> _What is needed_
Rewrite the data from the line containing "Examining this photo closely, with" through the end, replacing "nearest" with "closest" and leaving everything else unchanged.

= = = = = = =

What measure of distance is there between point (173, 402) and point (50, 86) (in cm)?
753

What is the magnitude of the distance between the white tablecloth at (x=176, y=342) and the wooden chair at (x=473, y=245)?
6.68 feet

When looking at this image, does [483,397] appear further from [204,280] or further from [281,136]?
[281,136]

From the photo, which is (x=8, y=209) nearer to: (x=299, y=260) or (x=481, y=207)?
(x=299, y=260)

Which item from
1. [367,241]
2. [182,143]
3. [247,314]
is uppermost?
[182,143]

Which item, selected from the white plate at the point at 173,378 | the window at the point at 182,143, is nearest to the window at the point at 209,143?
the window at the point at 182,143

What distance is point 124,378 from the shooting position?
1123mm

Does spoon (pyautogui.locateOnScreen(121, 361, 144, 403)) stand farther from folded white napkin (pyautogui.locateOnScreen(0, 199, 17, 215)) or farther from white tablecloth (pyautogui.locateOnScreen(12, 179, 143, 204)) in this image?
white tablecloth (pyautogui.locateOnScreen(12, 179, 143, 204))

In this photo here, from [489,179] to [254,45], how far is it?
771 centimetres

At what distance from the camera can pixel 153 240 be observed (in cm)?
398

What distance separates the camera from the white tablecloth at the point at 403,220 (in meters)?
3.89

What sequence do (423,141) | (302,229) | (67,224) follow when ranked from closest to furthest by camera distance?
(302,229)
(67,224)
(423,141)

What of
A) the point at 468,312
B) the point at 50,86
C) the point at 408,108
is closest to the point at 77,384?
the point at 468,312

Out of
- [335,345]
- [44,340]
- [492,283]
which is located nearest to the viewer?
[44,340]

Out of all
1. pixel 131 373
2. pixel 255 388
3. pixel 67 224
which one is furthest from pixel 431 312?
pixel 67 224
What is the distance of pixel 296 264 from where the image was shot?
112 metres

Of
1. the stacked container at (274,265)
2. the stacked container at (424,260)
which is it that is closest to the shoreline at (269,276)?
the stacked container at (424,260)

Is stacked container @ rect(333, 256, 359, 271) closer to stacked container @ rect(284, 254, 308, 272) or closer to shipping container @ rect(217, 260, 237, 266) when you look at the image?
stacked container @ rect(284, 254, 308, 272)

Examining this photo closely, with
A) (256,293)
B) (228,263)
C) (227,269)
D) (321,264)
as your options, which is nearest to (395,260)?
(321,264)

= = = = = = =

> _Correct result_
Examining this photo closely, with
A) (256,293)
B) (228,263)
C) (227,269)
D) (321,264)
as your options, which is closest to (395,260)?
(321,264)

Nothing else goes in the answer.